Since late 2023, when the buzz of generative AI promise reached its initial peak, a fascinating debate has been taking place within the insight industry. One that has worried just as many researchers as it has enticed. It is, of course, the viability and implications of synthetic data.
Synthetic data is, in short, computer-generated (rather than human-generated) information that has been initially used to train AI models, but is now seeping into real-world application. As opposed to its human-generated counterpart, synthetic data can be produced on-demand, at near unlimited scale and to precise specifications.
The implications for market research almost speak for themselves. And fear is a natural reaction. Especially as theoretical applications creep closer to common practice. As just one example, by early 2024 Wharton scholars were able to build a US automotive industry perceptual map with astonishing accuracy when compared against a simultaneous survey of 530 consumers.
As many marketers are aware, perceptual maps are both important tools and notoriously difficult to build. Few besides brand managers working with household names have had the luxury of building one. The effects of this application alone have the potential to be transformative. Instantaneous access to accurate market analyses levels the playing field between established brands and challengers – those with big budgets and those without. Well, assuming synthetic data isn’t gated by prohibitively expensive commercial models.
Tweet This | |
The synthetic data promise of on-demand access to accurate insight is an alluring one - leveling the playing field between established brands and challengers. |
At this point, it’s tempting to get sucked into a world of tech-driven hyper-speculation. But despite how clear it might seem; the future remains unpredictable. So instead, I want to offer a few creative ways researchers and marketers can engage with synthetic datasets today – before exploring what the frontiers of this AI revolution means for the profession.
Applications of Synthetic Data in 2024
As a marketer, the possibilities for how synthetic data could change the profession feel almost endless. But before we examine some of the most interesting use cases, let’s pause to remember there is a limit. Synthetic data may be able to replicate aggregates extremely well – but it is no replacement for real experiences. Which means your CSAT, customer experience and voice of customer programmes (among others) should remain firmly backed by real-world data.
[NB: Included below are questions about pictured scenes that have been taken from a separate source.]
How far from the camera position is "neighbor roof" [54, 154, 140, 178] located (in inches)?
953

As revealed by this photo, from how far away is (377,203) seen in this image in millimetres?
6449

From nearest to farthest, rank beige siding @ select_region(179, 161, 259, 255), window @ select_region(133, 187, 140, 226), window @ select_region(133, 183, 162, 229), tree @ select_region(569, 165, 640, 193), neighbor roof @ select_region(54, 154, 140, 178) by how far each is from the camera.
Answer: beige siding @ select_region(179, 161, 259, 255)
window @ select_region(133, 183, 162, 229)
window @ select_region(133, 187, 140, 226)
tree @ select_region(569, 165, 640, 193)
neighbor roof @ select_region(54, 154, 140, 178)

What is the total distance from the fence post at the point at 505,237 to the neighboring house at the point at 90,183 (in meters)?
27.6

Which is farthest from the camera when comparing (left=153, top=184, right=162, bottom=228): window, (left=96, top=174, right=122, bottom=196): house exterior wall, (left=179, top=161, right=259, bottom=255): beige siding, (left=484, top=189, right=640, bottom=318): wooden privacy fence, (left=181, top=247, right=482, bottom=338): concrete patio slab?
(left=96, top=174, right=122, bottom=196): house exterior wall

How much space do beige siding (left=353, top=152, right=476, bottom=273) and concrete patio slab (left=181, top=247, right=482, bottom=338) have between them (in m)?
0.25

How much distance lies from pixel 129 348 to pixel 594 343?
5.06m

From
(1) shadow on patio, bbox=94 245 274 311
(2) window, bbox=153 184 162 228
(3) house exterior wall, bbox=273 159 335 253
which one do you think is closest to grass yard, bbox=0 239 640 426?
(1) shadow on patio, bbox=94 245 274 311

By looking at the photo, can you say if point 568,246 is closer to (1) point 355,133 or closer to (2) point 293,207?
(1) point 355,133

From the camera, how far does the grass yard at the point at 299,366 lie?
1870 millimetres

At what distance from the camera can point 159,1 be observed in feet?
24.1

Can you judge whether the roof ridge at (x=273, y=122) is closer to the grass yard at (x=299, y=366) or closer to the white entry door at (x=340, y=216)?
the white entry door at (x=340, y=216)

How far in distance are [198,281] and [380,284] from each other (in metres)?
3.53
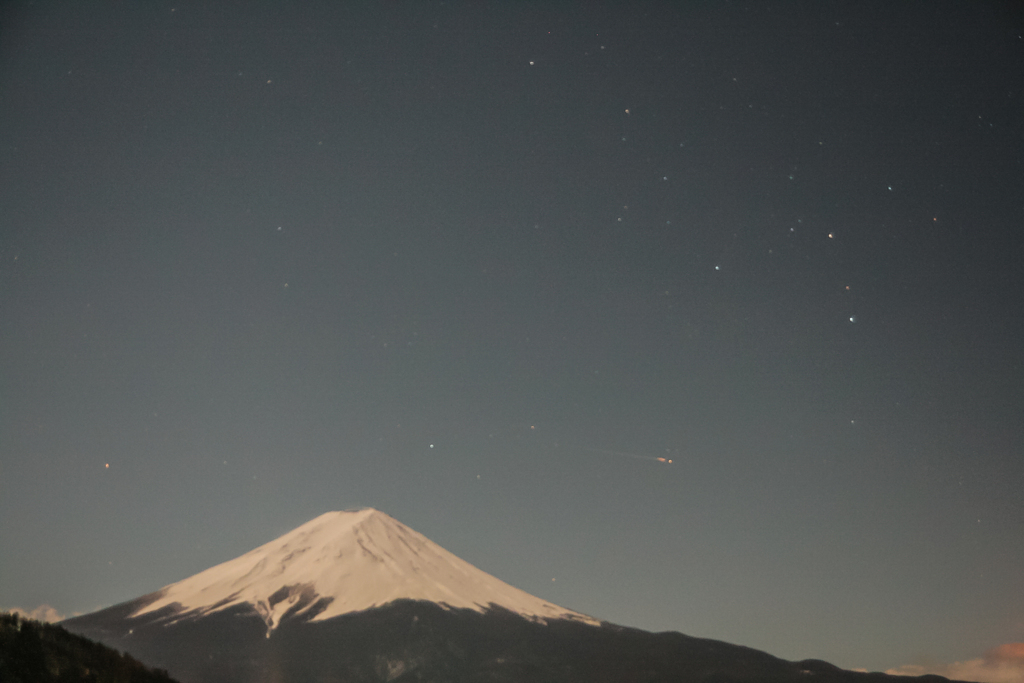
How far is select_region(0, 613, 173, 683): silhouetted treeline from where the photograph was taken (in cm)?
1543

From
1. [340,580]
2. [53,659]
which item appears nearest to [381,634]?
[340,580]

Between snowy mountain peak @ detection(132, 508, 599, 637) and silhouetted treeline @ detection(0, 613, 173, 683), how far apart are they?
3805 inches

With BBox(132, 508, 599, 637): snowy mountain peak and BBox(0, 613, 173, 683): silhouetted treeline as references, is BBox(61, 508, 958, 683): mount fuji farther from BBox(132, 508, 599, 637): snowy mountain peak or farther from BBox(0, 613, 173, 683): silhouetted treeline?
BBox(0, 613, 173, 683): silhouetted treeline

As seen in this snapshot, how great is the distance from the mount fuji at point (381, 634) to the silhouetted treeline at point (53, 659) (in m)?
76.1

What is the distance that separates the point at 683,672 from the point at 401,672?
36.9 m

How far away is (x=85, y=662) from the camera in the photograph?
1716 cm

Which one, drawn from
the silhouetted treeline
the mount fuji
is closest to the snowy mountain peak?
the mount fuji

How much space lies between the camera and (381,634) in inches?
4227

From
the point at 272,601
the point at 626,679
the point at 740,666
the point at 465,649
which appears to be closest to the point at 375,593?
the point at 272,601

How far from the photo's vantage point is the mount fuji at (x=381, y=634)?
312 feet

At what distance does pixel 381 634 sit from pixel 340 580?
2262 cm

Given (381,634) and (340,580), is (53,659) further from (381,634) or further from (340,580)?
(340,580)

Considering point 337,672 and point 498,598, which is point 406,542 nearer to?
point 498,598

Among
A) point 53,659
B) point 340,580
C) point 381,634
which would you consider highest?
point 53,659
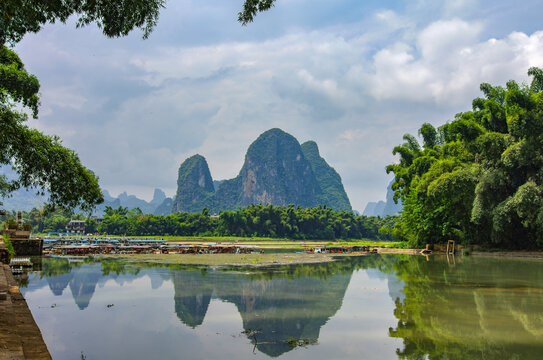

With that caveat in mind, let’s take a look at three ways you can enhance existing research programmes with synthetic data today:
- Interactive Personas: A key marketing asset that tend to remain static for years at a time. The reluctance to update personas is based both on the fact they change slowly and adoption can be a glacial process. But this static nature is a key weakness – offering little opportunity to re-communicate them across the business. Training AI models on existing personas provides the opportunity to synthesise data on how that persona might react to current events, key issues and potential action in real-time.
- Accessible Trendspotting: Identified as a key driver of insight team success by Debra Walmsley on a recent MRX Lab episode, trendspotting requires huge volumes of data and predictive analysis. By acting as an automated synthesis of online content and surfacing through anonymised summaries – synthetic data is capable of making trendspotting programmes accessible to many brands.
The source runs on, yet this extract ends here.